No Refined or artificial sweeteners. If you are eating 2 servings of organic fruit a day and 2 servings of grain and 3 servings of vegetables, (complex carbohydrates) you won’t crave sugar (dessert, candy) I promise. You can use honey, maple syrup and agave as sparingly as possible, I use organic. Local honey will help with pollen allergies. Agave is from cactus (yes, the same cactus that has given the world tequila) it has a very low glycemic index and it’s much sweeter than sugar so a little goes a long way. Complex Carbohydrates such as whole grains, vegetables, fruit and starchy vegetables are high in fiber, vitamins and minerals.
Fermented Foods are healthy and are rich in Probiotics miso, pickles, sauerkraut are some examples and yogurt. For those of us not eating dairy yogurt, there are non-dairy yogurts but they tend to be over sweetened, so don’t add them to a savory dish until you’ve had a taste.
A healthy diet avoids Nitrates, found in hot dogs and lunch meats, but the good news is the ones without nitrates are usually gluten free as well and are a better quality meat. I love Nathan’s Kosher, Gluten Free, All Beef Hot Dogs.

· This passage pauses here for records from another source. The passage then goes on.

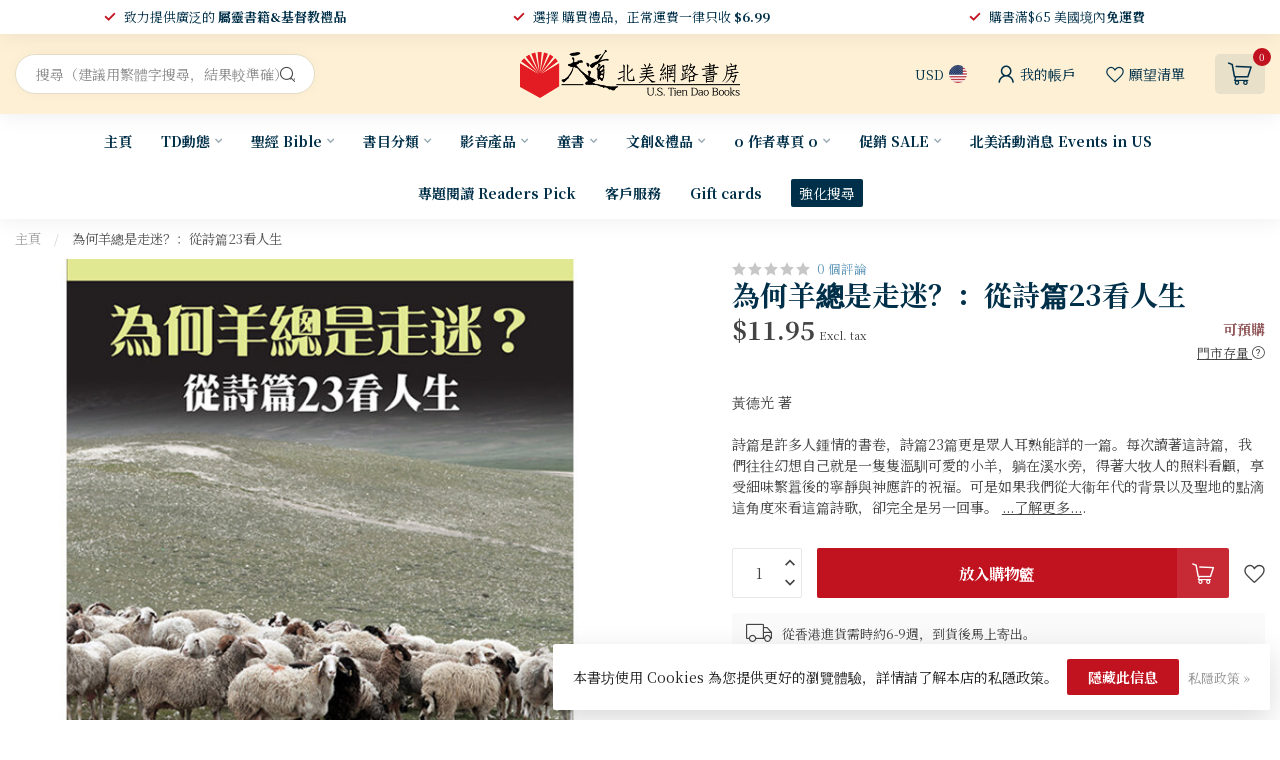

--- FILE ---
content_type: text/javascript;charset=utf-8
request_url: https://www.ustiendao.com/services/stats/pageview.js?product=47489692&hash=51e2
body_size: -413
content:
// SEOshop 19-01-2026 23:45:59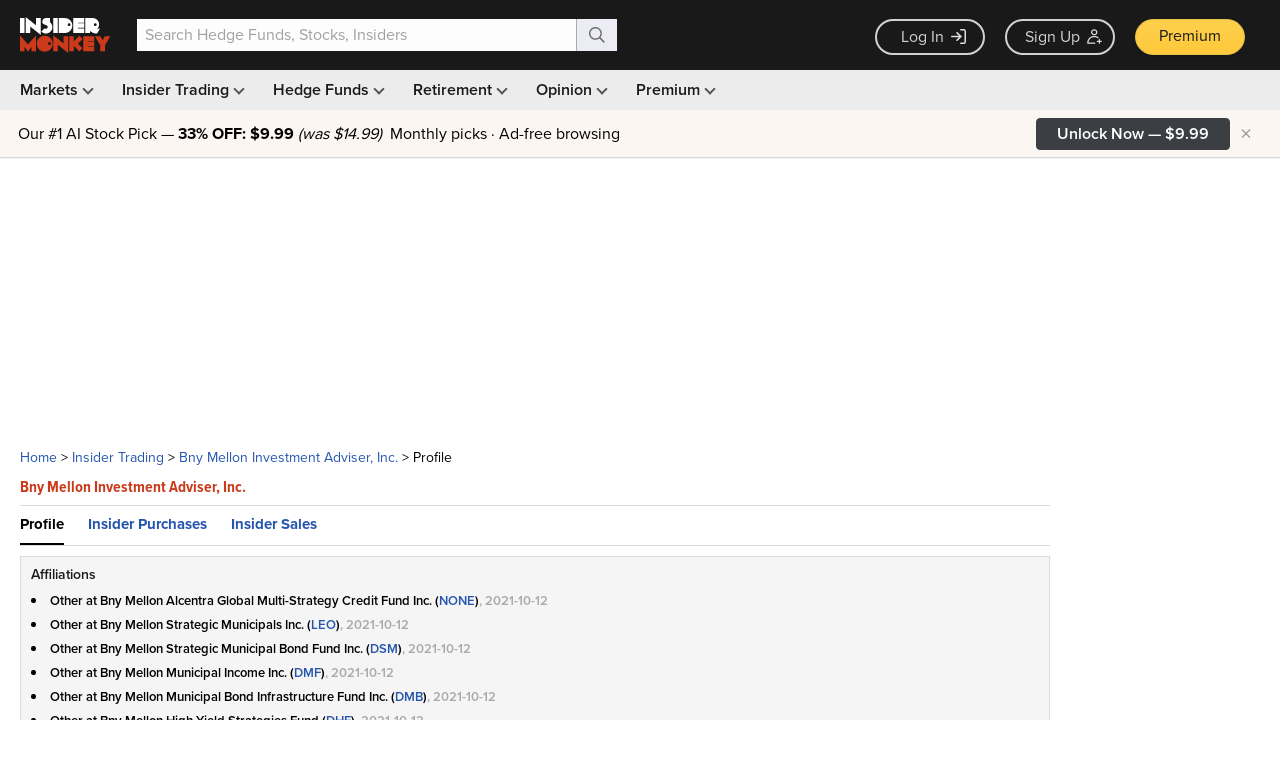

--- FILE ---
content_type: text/html; charset=UTF-8
request_url: https://www.insidermonkey.com/insider-trading/insider/bny-mellon-investment-adviser-inc/1011607/
body_size: 1827
content:
<!DOCTYPE html>
<html lang="en">
<head>
    <meta charset="utf-8">
    <meta name="viewport" content="width=device-width, initial-scale=1">
    <title></title>
    <style>
        body {
            font-family: "Arial";
        }
    </style>
    <script type="text/javascript">
    window.awsWafCookieDomainList = [];
    window.gokuProps = {
"key":"AQIDAHjcYu/GjX+QlghicBgQ/7bFaQZ+m5FKCMDnO+vTbNg96AFbwWPfCa7sp3fC4EHXpPNWAAAAfjB8BgkqhkiG9w0BBwagbzBtAgEAMGgGCSqGSIb3DQEHATAeBglghkgBZQMEAS4wEQQMHWmvFQcLywRAl238AgEQgDu/fIl5cz/l6bdkPkaLjxXuRF+b0aFAH/yyTVViDENsie3F7DgLTeN/6BXaDybS7izQghQH6mkOrR/9zw==",
          "iv":"CgAEyjdkmwAAO7NM",
          "context":"NpsLw+4wIczErbAeaNuvFAdWmI4Qi/AkXzdqgNej+XNs+gpG3x2i6f/p22OcEFm7Wczo/tUg9Qx+Y/UtMVSgegPetXFilSzDHqCRQbgiC/OqUe5hYWzy562itKDLdwu9oG8J3z6j+km6J1c6EG4dZHlUVV4DBPx/MAfkUjV0zjLEz5ACIz5w8CEu80ydojtdYYiyMn7umFjauNIOrlN0LyHrU6NEGicUOOR3zxh3LVB0xEGS5u2bA6tm9sZlh2FwtFuCd5xSGEOEtaD12LICe1qXTnBval4eC8b2mmKowHAEU+CighzGWs1pB1H/lnGiBeHQaAq6JWs+EFSR1424c2NIRe4yqxYTvjoZm/g0G19gn7r26OC25qrvDMJC8ahLCg=="
};
    </script>
    <script src="https://1ce4657079f1.7eb4f715.us-west-1.token.awswaf.com/1ce4657079f1/d4f1ea11d536/54d69bf61201/challenge.js"></script>
</head>
<body>
    <div id="challenge-container"></div>
    <script type="text/javascript">
        AwsWafIntegration.saveReferrer();
        AwsWafIntegration.checkForceRefresh().then((forceRefresh) => {
            if (forceRefresh) {
                AwsWafIntegration.forceRefreshToken().then(() => {
                    window.location.reload(true);
                });
            } else {
                AwsWafIntegration.getToken().then(() => {
                    window.location.reload(true);
                });
            }
        });
    </script>
    <noscript>
        <h1>JavaScript is disabled</h1>
        In order to continue, we need to verify that you're not a robot.
        This requires JavaScript. Enable JavaScript and then reload the page.
    </noscript>
</body>
</html>

--- FILE ---
content_type: application/javascript
request_url: https://prism.app-us1.com/?a=69633062&u=https%3A%2F%2Fwww.insidermonkey.com%2Finsider-trading%2Finsider%2Fbny-mellon-investment-adviser-inc%2F1011607%2F&r=https%3A%2F%2Fwww.insidermonkey.com%2Finsider-trading%2Finsider%2Fbny-mellon-investment-adviser-inc%2F1011607%2F
body_size: 122
content:
window.visitorGlobalObject=window.visitorGlobalObject||window.prismGlobalObject;window.visitorGlobalObject.setVisitorId('30da0f0c-1319-4724-ab03-a628165733bc', '69633062');window.visitorGlobalObject.setWhitelistedServices('tracking', '69633062');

A healthy diet contains good fats. We need fat, especially children, for brain and muscle development. I’m going to cover that one in detail in the next email. I’m not say’n ‘Don’t Fry’ I’m say’n ‘Fry Right’ ‘Saute Away’ ‘Sometimes oil is better than boil’.  I wish that I’m forgetting things because I need to fry more…
Use the  Daily Needs Chart, on the good2eat4U.com website, spread your calories to include 3 meals and a snack or two, fruit is a natural snack (Ooh I used that ‘natural means nothing on a label’ word) and dessert. You will feel satiated and light all at the same time and that’s a whole lot better than feeling heavy and light headed.